WORK TO COMPLETE =
Collect every line in the records below that contains the string "terms". Treat uppercase and lowercase letters as different.

EXTRACTED ENTRIES =
○ ○ ○ ○ ○ ○ ○
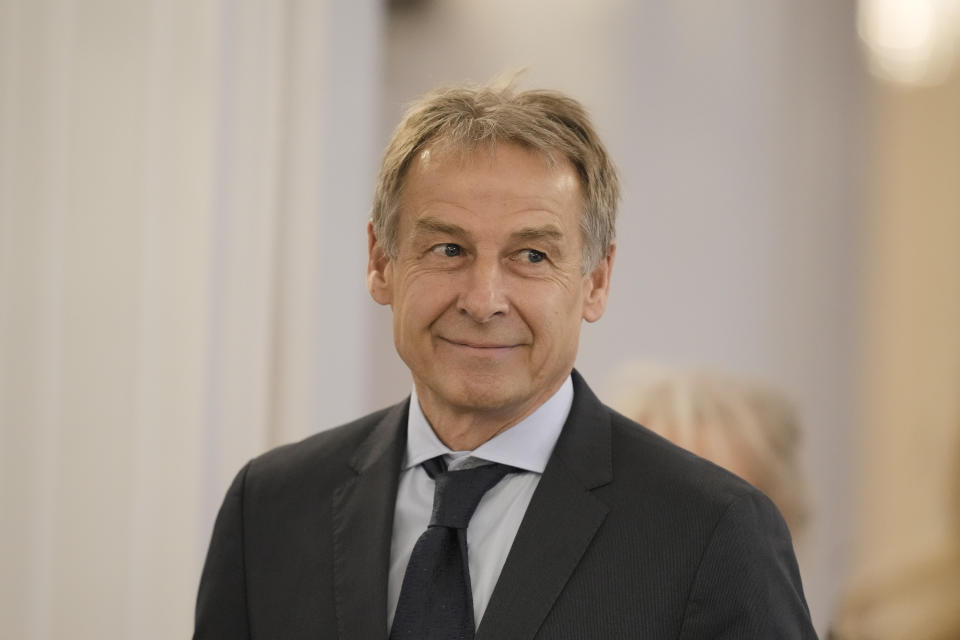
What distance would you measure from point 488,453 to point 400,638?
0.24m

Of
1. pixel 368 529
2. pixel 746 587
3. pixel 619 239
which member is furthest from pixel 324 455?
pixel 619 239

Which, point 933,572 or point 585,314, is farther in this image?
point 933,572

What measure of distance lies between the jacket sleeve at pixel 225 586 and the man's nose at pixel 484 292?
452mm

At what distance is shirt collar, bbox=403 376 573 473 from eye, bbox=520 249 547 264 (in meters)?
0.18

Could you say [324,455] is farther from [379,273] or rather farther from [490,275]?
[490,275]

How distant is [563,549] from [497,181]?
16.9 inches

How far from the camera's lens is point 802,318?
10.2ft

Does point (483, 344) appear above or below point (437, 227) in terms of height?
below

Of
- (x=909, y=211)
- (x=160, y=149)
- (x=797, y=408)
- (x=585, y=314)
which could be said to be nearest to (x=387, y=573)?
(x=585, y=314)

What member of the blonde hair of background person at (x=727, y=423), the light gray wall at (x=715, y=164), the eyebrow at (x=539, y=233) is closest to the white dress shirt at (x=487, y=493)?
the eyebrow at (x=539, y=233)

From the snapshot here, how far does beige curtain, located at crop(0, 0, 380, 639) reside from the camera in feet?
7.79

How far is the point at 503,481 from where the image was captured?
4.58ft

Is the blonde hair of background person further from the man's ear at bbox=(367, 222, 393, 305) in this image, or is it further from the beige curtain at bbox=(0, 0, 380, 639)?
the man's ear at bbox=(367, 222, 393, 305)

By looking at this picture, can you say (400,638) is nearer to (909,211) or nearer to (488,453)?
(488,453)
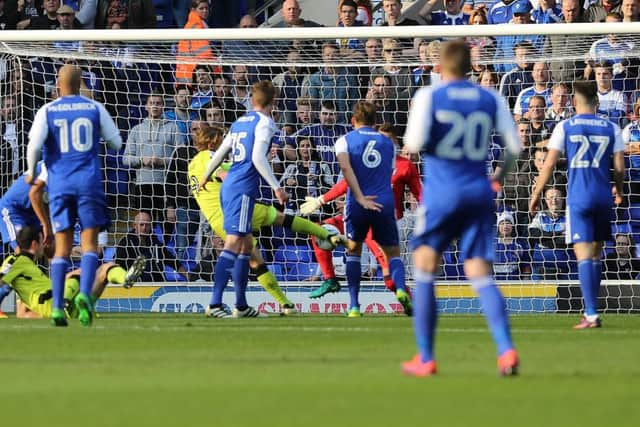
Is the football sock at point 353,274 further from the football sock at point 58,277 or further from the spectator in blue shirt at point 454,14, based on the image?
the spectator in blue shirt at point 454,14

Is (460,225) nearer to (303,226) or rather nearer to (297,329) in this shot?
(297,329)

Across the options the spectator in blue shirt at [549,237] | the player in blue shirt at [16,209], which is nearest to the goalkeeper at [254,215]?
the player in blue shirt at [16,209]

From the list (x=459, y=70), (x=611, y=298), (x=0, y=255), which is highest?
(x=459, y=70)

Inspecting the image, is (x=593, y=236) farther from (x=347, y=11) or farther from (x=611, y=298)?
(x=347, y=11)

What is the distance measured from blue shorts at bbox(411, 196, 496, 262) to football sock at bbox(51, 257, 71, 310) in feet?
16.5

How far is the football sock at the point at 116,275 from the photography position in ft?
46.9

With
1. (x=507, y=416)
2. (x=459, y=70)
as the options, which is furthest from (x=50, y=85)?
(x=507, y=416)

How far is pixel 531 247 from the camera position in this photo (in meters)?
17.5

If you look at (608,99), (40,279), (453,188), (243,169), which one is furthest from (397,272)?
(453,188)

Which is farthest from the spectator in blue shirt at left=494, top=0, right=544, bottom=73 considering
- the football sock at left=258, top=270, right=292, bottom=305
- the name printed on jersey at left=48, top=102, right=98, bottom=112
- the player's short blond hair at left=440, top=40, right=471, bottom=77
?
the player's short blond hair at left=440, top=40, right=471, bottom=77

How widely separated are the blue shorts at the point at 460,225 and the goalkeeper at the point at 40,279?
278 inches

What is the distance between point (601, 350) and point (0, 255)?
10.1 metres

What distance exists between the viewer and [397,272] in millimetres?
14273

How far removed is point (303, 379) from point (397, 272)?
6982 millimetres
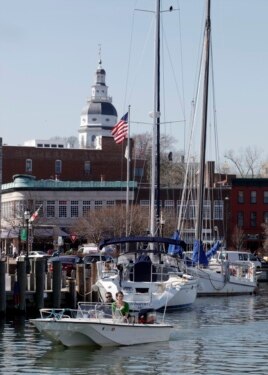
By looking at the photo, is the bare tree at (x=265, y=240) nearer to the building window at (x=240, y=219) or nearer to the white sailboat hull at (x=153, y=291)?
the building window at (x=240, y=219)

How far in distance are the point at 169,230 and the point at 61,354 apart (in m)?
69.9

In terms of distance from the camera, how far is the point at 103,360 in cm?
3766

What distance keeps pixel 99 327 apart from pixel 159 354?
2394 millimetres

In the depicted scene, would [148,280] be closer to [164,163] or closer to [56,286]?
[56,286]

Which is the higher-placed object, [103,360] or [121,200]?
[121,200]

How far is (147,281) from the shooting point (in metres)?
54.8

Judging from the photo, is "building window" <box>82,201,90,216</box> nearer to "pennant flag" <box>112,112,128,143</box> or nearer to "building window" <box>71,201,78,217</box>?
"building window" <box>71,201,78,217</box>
○ ○ ○ ○ ○ ○ ○
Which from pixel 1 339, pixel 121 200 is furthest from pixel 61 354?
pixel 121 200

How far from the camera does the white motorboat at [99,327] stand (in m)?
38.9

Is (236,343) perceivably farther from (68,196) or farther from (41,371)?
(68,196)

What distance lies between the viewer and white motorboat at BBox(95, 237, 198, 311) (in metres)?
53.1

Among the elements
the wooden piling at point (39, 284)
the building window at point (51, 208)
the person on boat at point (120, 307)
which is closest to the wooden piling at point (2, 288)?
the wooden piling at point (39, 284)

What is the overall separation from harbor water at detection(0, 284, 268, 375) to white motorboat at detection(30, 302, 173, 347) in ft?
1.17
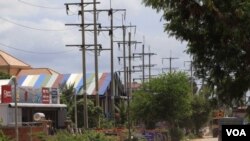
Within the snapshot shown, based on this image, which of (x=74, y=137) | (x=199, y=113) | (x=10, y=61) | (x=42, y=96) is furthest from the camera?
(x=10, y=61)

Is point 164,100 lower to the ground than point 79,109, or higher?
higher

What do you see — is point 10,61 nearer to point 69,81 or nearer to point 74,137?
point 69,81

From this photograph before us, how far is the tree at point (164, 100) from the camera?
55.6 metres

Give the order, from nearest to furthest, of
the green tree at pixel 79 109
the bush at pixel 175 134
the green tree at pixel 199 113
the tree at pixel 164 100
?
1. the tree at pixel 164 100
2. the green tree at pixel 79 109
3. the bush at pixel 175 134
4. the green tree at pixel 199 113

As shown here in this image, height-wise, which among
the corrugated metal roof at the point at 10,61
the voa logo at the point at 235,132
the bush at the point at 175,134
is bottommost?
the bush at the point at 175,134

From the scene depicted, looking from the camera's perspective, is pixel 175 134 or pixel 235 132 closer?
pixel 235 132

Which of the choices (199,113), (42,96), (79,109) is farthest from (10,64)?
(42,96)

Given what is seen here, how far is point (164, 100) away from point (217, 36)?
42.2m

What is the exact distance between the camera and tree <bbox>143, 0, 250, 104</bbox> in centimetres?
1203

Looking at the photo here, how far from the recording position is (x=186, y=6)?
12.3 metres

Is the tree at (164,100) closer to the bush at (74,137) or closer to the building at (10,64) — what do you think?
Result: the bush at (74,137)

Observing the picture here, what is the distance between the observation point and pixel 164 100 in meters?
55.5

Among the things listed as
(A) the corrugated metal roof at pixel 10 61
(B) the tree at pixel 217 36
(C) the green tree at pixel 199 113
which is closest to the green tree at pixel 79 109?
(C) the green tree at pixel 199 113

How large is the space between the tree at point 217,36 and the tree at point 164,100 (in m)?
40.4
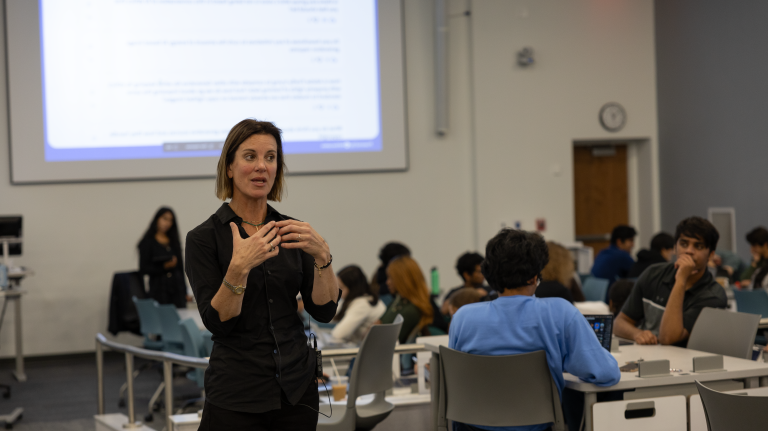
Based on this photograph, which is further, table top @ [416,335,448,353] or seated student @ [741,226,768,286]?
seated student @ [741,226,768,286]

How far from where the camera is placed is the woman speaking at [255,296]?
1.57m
○ ○ ○ ○ ○ ○ ○
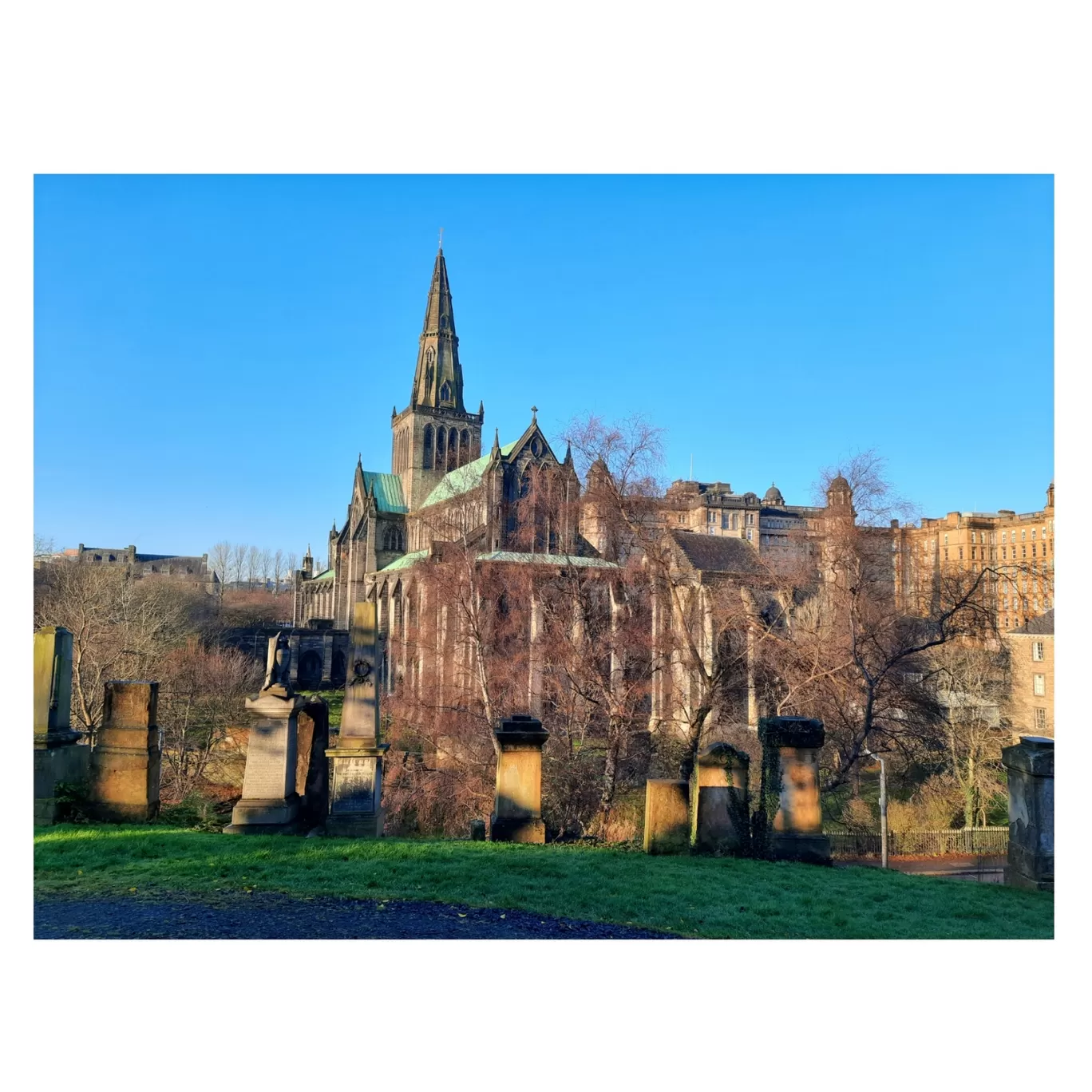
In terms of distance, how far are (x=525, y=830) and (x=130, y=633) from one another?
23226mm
○ ○ ○ ○ ○ ○ ○
RESULT OF THE EXERCISE =
Does point (483, 344) appear above or below point (437, 227) in terms of height?
In terms of distance from the camera, how far is the point at 103,360 in cm?
In terms of distance, how far are (x=525, y=830) and (x=130, y=633) from one another?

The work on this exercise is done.